Mercoledì 16 Ottobre 2019
 
turchia

Lo sport non sia complice di chi uccide. Di chi prevarica. Di chi imprigiona. Altrimenti lo dovreste chiamare con il suo vero nome: business, affari. In nome della verità.

Andrea Bosco

Il quesito è antico: è giusto separare lo sport dalla politica? Le risposte sono sempre state, nel corso della storia, evasive, fasulle, ipocrite. Gli Stati Uniti parteciparono alle Olimpiadi di Hitler, a Berlino, dove trionfò a dispetto del Baffetto Criminale, Jesse Owens. Ma avrebbero dovuto non andarci. L'Europa ed il mondo avrebbero dovuto non andarci: chi voleva, poteva “vedere” quanto sarebbe successo. Chi poteva aveva il dovere di “vedere” il disegno disgustoso di un regime sprezzante dell'uomo fino all'olocausto. La domanda è anche oggi sempre la medesima: morire per Danzica?

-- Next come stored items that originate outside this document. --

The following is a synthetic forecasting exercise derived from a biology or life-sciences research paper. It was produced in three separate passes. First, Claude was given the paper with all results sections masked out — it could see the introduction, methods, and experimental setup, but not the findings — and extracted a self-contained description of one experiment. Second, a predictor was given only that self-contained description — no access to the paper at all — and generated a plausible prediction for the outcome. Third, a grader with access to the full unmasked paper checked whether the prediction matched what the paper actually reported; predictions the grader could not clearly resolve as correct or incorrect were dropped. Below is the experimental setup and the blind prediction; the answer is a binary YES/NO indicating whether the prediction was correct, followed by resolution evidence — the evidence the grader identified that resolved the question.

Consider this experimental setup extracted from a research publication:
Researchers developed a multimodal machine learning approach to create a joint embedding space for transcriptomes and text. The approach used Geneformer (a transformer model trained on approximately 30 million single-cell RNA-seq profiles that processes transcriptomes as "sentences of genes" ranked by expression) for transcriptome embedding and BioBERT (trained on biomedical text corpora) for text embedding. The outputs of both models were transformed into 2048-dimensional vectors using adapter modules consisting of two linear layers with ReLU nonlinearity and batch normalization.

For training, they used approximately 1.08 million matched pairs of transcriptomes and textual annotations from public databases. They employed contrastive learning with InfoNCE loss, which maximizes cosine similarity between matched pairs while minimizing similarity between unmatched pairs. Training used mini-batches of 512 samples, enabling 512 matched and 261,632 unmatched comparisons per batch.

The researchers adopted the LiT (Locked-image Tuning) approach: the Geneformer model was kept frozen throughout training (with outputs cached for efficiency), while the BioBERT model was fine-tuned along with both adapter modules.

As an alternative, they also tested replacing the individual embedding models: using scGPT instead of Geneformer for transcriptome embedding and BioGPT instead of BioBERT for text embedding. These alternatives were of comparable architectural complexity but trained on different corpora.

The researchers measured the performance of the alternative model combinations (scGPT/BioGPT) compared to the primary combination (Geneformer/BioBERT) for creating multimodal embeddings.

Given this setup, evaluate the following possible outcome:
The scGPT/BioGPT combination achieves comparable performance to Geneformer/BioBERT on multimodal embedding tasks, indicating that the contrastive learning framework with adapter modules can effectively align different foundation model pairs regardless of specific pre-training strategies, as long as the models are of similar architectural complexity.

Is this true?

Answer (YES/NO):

Oggi gli abitanti di Danzica si chiamano curdi. La Turchia li sta massacrando. Una vera pulizia   etnica. Il despota che governa i turchi li definisce “terroristi”. La Turchia vorrebbe far parte dell'Europa. La Turchia è stata “pagata” dall'Europa per tenere nei suoi campi di “accoglimento” un milione di profughi siriani. L'Europa, la civile Europa che non riesce a trovare un pur minimo accordo sulla questione migranti, i siriani non li vuole. E ha pagato Erdogan affinché li trattenga entro i suoi confini.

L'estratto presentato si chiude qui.